Cursor, for its part, is also fresh off a heftier $2.3 billion funding round, valuing the four-year-old company at $29.3 billion – a war chest that is beginning to shape the company’s broader ambitions.
Founded back in 2020, Graphite is a platform that developers use to examine changes to software, catch issues, and coordinate approvals among team members — a process we all know as code review.

As Graphite co-founder and CEO Merrill Lutsky confirmed on LinkedIn, the deal with Cursor is intended to bring Graphite’s review tooling closer to where code is written and discussed, with plans to keep the existing product and team intact under Cursor’s ownership.
“We’ve long dreamed of connecting the surfaces where we create, collaborate on, and validate code changes, and this deal brings that ambition to life,” Lutsky wrote. “Graphite's product and brand aren't going anywhere, and the entire team is joining Cursor to continue our work with far greater resources.”
In its announcement, Cursor said reviewing, merging, and collaborating on code has become a growing constraint for engineering organisations as code generation accelerates. Connecting review tools like Graphite more closely with coding tools promises a smoother end-to-end experience for developers.
“Over the coming months, we'll explore connecting the two products in ways that we hope will feel natural: tighter integrations between local development and pull requests, smarter code review that learns from both systems, and some more radical ideas we can't share just yet,” the company wrote.
For context, Cursor is an AI-centric code editor that lets developers write, edit, and navigate code with natural language and AI guidance.

Graphite, meanwhile, has built a staunch following among engineering teams that need to manage complex reviews and maintain quality as teams ship changes. Its platform integrates with standard version control systems and provides tools for organising review work and tracking pending changes.
This includes support for stacked changes, a workflow where larger pieces of work are broken into a sequence of smaller, dependent updates — which can be reviewed as stacked diffs and managed through multiple linked pull requests. This allows teams to review and merge work incrementally, without waiting for each step to be approved before starting the next.
The acquisition reflects how the lines between tools for generating code and tools for checking it have started to converge. With more code being produced via AI guidance, teams are looking for equally sophisticated ways to guard against bugs, security issues, and merge conflicts early in the process.
Notably, the deal also nudges Cursor closer to territory long dominated by GitHub, which has historically combined code hosting, pull requests, and review as a single coordination layer.
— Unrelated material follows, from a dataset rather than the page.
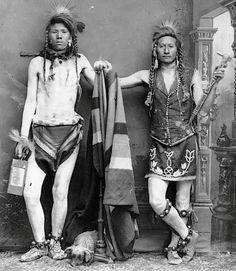 "thebigkelu: ""Nar-orse and Edge-yo-go, Native American (Shoshone) men - 1884 "" Native American Cherokee, Native American Print, Native American Images, Native American Clothing, Native American Beauty, Native American Tribes, Native American History, Indian Pictures, Mexica"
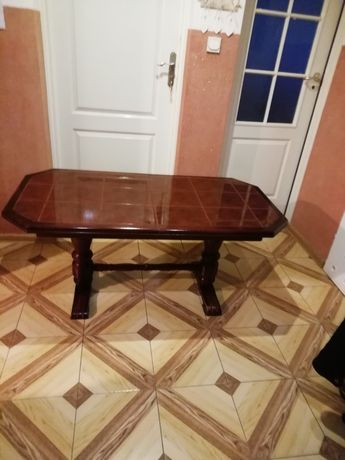 Łatwo - Stół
That positioning has been echoed by Gergely Orosz, AKA author of The Pragmatic Engineer, who also happens to be an investor in Graphite.
“I'm telling you: GitHub's biggest competitor could soon be Cursor,” he wrote on LinkedIn. “Graphite — in my view — is the best AI code review \+ stacked diffs \+ PR workflow product out there. GitHub is already playing catchup to Cursor/Graphite: they will be adding stacked diffs in 2026, years after Graphite has polished this.”
For now, the deal is perhaps less about competing directly with GitHub, than it is about trajectory. Cursor’s bet is that tighter control over review and coordination will matter as much as code generation itself in what is becoming an AI-heavy development stack.